Slashdot Mirror

← Back to Stories (view on slashdot.org)

Siri Protocol Cracked

Posted by Unknown on from the siri-like-way-ogg-speex dept.

First time accepted submitter jisom writes with something that will probably not be working come morning. Quoting the source: "Today, we managed to crack open Siri's protocol. As a result, we are able to use Siri's recognition engine from any device. Yes, that means anyone could now write an Android app that uses the real Siri! Or use Siri on an iPad! And we're going to share this know-how with you." Basically, Siri sends the data to the processing server using non-standard HTTP extensions. Of note is that the audio is encoded using Ogg Speex.

27 of 403 comments (clear)

  1. You still need iPhone 4S by CmdrPony · · Score: 5, Informative

    While you could write an Android app or anything else, the protocol sends an unique ID with the request.

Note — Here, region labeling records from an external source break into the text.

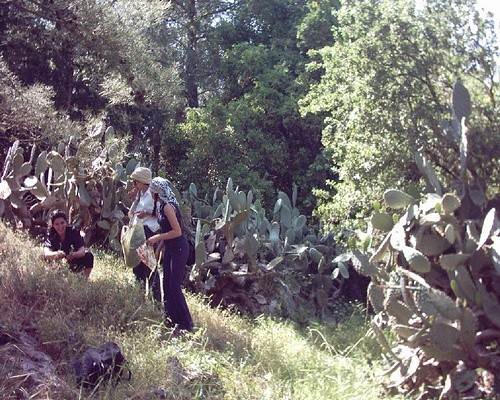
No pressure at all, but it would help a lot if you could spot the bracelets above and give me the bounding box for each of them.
[144,209,146,215]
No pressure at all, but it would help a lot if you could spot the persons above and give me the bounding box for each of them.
[44,213,94,281]
[128,167,161,308]
[148,177,196,333]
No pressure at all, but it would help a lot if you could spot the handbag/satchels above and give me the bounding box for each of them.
[187,240,195,266]
[121,216,146,268]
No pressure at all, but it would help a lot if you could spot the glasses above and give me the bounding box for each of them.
[133,181,140,185]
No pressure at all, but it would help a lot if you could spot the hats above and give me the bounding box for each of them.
[130,167,151,184]
[151,177,168,194]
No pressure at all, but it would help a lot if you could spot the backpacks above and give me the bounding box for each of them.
[75,342,125,390]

That ID is unique to every iPhone 4S. End result being, you can probably use your own for your personal use, but if you try to sell an App for Android and include your ID with it, Apple will just blacklist it. So you will still need your own iPhone 4S.

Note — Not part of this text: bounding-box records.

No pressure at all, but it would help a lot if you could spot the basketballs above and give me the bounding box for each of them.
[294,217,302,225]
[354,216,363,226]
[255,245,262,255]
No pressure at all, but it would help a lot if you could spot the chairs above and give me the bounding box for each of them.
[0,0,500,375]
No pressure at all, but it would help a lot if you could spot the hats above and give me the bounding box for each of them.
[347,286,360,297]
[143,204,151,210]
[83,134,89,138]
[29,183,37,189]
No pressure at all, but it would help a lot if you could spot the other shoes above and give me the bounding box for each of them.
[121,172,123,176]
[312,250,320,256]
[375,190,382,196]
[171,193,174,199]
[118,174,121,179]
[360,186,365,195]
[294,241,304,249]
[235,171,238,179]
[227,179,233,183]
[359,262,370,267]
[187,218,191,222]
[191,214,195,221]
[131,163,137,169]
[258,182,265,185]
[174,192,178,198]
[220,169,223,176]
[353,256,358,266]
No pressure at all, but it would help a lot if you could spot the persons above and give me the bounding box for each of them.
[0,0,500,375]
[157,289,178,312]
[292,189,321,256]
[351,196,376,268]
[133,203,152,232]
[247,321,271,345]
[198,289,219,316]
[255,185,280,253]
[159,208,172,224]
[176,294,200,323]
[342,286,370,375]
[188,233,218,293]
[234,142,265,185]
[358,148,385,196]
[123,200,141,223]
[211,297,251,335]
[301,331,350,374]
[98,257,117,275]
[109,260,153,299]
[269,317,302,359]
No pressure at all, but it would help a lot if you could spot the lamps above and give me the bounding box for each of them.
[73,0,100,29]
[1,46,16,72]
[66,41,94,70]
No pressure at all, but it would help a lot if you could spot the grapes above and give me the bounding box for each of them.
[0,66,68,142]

    1. Re:You still need iPhone 4S by jollyreaper · · Score: 5, Insightful

      How long until they crack the unique ID generator and create viable clones of existing phones?

      --
      Kwisatz Haderach
      Sell the spice to CHOAM
      This Mahdi took Shaddam's Throne
    2. Re:You still need iPhone 4S by Odin_Zifer · · Score: 5, Interesting

      If some one where to gather a couple dozen unique ID's they could use those to setup a Siri relay service.

    3. Re:You still need iPhone 4S by hydrofix · · Score: 5, Insightful

      If it is correctly implemented, that's easier said than done. It is not necessarily a key-value pair that are cryptographically verified (i.e. there exists a purely arithmetic function f(x,y) that returns true iff (x, y) is a valid pair, and client is allowed access if it supplies correct (x,y) ) This kind of system would be crackable; just find another arithmetic function f' that returns y for some x (one usually exists).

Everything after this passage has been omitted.